> _Task brief_:
Please give the lines of the items as a JSON list of strings, starting at the line that contains "Which holds true: [246,267]" and ending at the last line of the items. Use one string per line and leave out blank lines.

[Scene-based spatial questions]
**********

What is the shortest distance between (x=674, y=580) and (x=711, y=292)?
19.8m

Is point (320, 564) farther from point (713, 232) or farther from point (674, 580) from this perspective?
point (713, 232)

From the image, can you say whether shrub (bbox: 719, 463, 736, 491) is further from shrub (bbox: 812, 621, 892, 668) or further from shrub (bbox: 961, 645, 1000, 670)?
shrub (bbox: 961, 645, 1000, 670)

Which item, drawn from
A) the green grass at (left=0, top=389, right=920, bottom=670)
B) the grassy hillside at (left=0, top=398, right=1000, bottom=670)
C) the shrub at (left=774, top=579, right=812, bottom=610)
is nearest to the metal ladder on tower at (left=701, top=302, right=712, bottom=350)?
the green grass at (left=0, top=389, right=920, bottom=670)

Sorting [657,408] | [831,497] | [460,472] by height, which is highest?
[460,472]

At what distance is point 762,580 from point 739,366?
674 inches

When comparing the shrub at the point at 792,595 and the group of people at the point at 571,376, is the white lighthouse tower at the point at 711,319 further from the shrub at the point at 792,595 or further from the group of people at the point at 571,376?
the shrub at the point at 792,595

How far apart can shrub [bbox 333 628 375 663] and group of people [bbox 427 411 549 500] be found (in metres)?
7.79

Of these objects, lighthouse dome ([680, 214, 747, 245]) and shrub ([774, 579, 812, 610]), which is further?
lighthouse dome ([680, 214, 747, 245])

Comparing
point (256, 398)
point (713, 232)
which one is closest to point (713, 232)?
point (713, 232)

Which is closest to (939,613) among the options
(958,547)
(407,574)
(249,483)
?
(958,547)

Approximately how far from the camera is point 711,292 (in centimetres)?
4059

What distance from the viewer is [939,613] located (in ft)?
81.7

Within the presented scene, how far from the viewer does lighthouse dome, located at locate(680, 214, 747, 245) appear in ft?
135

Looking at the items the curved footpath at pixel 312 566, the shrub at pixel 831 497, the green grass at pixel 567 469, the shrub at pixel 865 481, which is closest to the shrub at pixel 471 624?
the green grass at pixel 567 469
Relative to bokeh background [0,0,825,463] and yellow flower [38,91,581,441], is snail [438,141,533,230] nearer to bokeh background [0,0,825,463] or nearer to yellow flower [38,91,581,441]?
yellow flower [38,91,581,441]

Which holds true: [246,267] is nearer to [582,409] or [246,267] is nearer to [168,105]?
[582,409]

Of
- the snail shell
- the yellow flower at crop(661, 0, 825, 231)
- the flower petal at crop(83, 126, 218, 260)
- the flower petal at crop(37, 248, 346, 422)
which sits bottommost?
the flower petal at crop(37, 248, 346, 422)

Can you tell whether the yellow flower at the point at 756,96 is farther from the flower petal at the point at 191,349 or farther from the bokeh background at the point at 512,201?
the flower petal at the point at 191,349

**********

> _Exercise solution_:
[
  "Which holds true: [246,267] is nearer to [582,409] or [246,267] is nearer to [168,105]?",
  "[582,409]",
  "Of",
  "- the snail shell",
  "- the yellow flower at crop(661, 0, 825, 231)",
  "- the flower petal at crop(83, 126, 218, 260)",
  "- the flower petal at crop(37, 248, 346, 422)",
  "which sits bottommost?",
  "the flower petal at crop(37, 248, 346, 422)",
  "Can you tell whether the yellow flower at the point at 756,96 is farther from the flower petal at the point at 191,349 or farther from the bokeh background at the point at 512,201?",
  "the flower petal at the point at 191,349"
]